Task
Reproduce verbatim the rows running from the line containing "Considering the photo" through the line containing "Answer: the door", both of those lines included.

━━━ Record extracts ━━━

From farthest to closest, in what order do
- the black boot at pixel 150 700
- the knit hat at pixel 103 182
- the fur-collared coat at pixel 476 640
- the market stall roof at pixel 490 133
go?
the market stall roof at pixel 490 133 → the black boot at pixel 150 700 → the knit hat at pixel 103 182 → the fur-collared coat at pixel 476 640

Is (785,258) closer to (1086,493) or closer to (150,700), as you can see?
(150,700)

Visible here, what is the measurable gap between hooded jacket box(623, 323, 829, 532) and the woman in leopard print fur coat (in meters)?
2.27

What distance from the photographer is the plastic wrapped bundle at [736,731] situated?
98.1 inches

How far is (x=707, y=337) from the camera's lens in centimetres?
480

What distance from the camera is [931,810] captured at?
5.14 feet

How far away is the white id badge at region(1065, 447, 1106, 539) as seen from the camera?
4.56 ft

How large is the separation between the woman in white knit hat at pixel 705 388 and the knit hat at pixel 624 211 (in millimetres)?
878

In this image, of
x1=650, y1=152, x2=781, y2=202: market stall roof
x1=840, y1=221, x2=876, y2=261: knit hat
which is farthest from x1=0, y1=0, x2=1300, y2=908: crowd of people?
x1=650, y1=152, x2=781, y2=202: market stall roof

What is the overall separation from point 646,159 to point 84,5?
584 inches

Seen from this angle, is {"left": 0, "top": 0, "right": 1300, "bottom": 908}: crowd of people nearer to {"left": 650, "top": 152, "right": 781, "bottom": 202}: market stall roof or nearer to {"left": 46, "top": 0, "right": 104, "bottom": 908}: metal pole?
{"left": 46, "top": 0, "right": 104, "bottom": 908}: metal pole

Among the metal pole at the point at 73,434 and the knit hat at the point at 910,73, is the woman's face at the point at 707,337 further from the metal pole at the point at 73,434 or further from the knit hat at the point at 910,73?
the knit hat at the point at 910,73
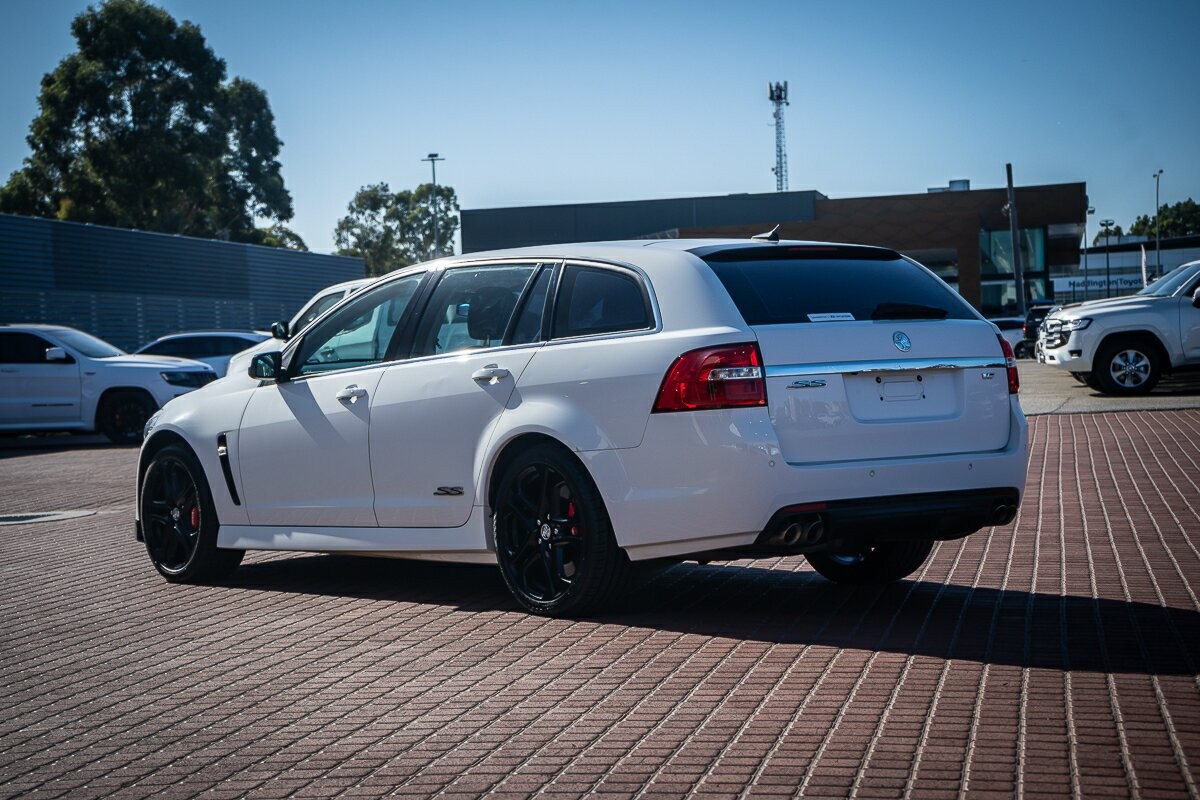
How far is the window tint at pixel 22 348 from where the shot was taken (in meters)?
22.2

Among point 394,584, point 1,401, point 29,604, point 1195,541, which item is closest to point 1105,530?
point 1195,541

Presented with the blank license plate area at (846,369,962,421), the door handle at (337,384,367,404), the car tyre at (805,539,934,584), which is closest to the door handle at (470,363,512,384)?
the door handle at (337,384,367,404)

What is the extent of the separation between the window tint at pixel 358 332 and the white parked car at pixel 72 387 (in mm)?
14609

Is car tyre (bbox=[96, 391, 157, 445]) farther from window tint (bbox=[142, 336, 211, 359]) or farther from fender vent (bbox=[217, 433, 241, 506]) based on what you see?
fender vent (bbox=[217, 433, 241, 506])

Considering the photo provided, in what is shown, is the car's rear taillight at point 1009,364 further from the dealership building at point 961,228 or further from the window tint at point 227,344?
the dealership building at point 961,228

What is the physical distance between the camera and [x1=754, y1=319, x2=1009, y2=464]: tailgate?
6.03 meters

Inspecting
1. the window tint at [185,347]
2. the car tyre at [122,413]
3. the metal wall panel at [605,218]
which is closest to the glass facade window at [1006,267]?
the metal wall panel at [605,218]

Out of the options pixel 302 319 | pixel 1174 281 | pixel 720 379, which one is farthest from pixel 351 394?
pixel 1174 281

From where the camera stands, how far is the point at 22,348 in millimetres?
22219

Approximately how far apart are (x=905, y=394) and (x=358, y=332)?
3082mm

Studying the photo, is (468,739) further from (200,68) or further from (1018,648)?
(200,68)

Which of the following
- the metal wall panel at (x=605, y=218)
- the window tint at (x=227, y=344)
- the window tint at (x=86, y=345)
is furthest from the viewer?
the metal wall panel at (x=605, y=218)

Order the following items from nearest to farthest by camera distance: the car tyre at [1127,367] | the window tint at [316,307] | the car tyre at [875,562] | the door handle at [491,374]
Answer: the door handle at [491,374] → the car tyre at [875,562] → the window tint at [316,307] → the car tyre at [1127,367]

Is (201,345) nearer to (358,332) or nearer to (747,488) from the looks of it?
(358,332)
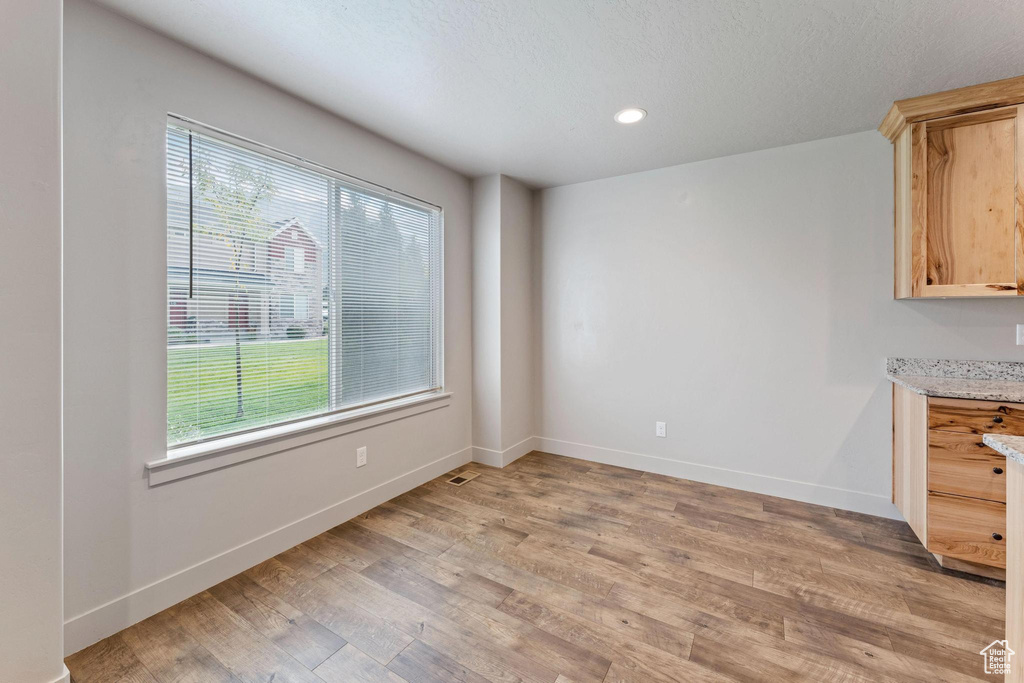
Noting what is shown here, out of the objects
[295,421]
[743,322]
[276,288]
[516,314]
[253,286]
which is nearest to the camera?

━━━

Answer to the task
Considering the photo provided, in what is shown, is the car's rear taillight at point 1009,364 further from the dealership building at point 961,228 or further from the window tint at point 227,344?
the dealership building at point 961,228

What is the physical distance between the camera and [x1=754, y1=319, x2=1009, y2=464]: tailgate?
6.03 meters

Inspecting
1. the window tint at [185,347]
2. the car tyre at [122,413]
3. the metal wall panel at [605,218]
which is closest to the glass facade window at [1006,267]?
the metal wall panel at [605,218]

Out of the options pixel 302 319 | pixel 1174 281 | pixel 720 379, which one is farthest from pixel 351 394?
pixel 1174 281

From where the camera stands, how far is the point at 22,348 in millimetres?
22219

Approximately how far apart are (x=905, y=394) and (x=358, y=332)?
3082mm

Studying the photo, is (468,739) further from (200,68) or further from (1018,648)?
(200,68)

Which of the following
- the metal wall panel at (x=605, y=218)
- the window tint at (x=227, y=344)
- the window tint at (x=86, y=345)
is furthest from the viewer?
the metal wall panel at (x=605, y=218)

Order the following items from nearest to farthest by camera distance: the car tyre at [1127,367] | the window tint at [316,307] | the car tyre at [875,562] | the door handle at [491,374]
Answer: the door handle at [491,374] → the car tyre at [875,562] → the window tint at [316,307] → the car tyre at [1127,367]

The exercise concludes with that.